Excerpt
*** Begin section ***

EDIT: saw that the founder lives in Birmingham, Alabama. So yes, $3.7 million IS a lot of money.

6 comments

It averages out to $420k/yr. There's this sentiment on HN that "all you have to do" is get a job at a big tech company and you'll make a million dollars a year. It's idiotic, and not true. Yes, there are people who make $500k+ writing code in a cubicle for 40 hours a week. They are the vast, vast, vast minority compared to the people a) making $100-200k doing the same thing; b) making that $500k+ doing everything but writing code.

Unless you're doing infrastructure stuff at Netflix, ad work at FB or Google, or some high level stuff at Microsoft you're not making half a million a year, and you're not doing it at a mid-level anything, anywhere.

As a Belgian, I can't help but look at these numbers in disbelief. 100-200k/annum for churning out code 40 hours a week? Where do I sign up for this? I'm the best paid employee I know, work insane hours, and I'm not even in that bracket.

Addendum: it's very rare to make more than twice the average wage in Belgium as an employee. It's a different matter if you're self employed.

*** End section ***

Work task 1
Based on the salary thread, does each statement below agree with it? For (a), (b) and (c), answer yes or no, quoting the words that decide it.
(a) The founder lives in Birmingham, Alabama.
(b) The Belgian commenter's pay falls within the $100-200k bracket.
(c) People making $500k+ writing code are presented as the majority.
Work task 2
Using the salary thread, answer each question briefly, labeling the answers to match:
(a) What kind of work at Netflix is named as paying half a million a year?
(b) How many hours a week is the cubicle coding job described as taking?
(c) What does the addendum call very rare for an employee in Belgium?
Work task 3
Continue the salary thread from its final comment.

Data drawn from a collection
*** Begin section ***

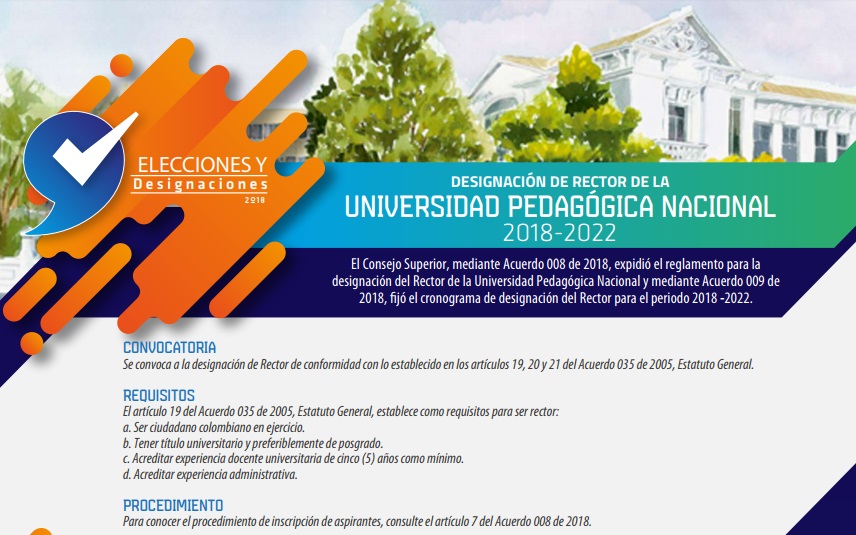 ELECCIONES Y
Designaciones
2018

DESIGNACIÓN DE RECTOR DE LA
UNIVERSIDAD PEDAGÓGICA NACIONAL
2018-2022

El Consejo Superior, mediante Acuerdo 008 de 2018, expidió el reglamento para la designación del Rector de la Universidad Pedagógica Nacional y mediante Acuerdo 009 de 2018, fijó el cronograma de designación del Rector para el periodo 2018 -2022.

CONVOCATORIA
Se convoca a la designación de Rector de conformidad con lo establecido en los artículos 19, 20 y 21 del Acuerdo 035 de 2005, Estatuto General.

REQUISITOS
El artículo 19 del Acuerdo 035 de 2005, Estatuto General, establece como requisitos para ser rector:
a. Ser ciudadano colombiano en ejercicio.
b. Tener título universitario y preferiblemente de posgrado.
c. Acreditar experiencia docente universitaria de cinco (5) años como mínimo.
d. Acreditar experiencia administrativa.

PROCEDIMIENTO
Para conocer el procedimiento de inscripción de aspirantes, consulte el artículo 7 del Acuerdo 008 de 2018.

*** End section ***
*** Begin section ***

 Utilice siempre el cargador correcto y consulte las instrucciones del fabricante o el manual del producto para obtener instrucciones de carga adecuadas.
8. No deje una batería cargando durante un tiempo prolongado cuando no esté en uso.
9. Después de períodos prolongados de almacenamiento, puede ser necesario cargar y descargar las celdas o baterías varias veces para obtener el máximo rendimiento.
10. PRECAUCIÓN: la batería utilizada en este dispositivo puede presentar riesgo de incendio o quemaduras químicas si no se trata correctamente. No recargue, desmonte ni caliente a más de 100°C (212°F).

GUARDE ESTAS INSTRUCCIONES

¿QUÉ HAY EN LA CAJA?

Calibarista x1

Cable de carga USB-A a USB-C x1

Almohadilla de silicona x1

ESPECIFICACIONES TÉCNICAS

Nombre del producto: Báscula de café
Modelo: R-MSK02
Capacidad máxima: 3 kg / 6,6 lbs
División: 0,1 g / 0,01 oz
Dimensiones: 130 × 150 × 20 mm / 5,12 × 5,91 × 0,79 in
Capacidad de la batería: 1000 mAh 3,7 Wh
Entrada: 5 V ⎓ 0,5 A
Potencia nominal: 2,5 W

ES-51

*** End section ***

Task output 1
(a) Yes: "saw that the founder lives in Birmingham, Alabama"
(b) No: "I'm not even in that bracket."
(c) No: "They are the vast, vast, vast minority"

Task output 2
(a) Infrastructure work
(b) 40 hours
(c) Making more than twice the average wage

Task output 3
As a Belgian myself: self-employment is the key here. It's not that hard to pull in 100-200K annually in the current belgian tech space, I've done it consistently for the past 5 years, with lots of periods where I did not work full time.
In the US at least, as a contractor, you have to make a lot more in gross pay to come out equivalent to what you'd earn at a lower salary somewhere else. You have to cover:

* Health Insurance

* No paid time off: Want 4 weeks off a year? That's a 7.6% reduction in pay.

* You have to pay both the employee & employer side of payroll taxes

* You're not eligible for unemployment, so you need to save more money to cover that possibility

* No retirement fund so you don't get any matching funds and have to really be on top of what your long term needs are and take that off the top of your income.

As an example, I have a normal salary full-time job, but I also have a hobby business on the side. The money I make from that given the tax bracket I'm in, federal, state, payroll taxes, means my "take home" pay from is taxed around 43%. And that's without needing to take anything extra out of it for paid time off, health insurance, or retirement, all of which are well covered by my salaried position.

Any advice on how to get there? I'm a contractor after having worked full time for a few years. Working with a very few long term clients, just me.

Is your daily rate very high, are you delegating work to other people, or what is it?

I'm working in Belgium as well and really wondering what space you were working now because 100K-200K net is way above developer wages here.
Did you have to specialize in some kind of technology or sector? Or is it simply because self-employment means paying less taxes?
Same here in the UK.

I know a couple of guys in the UK who are essentially just coding all day, in full time jobs, making £100k a year.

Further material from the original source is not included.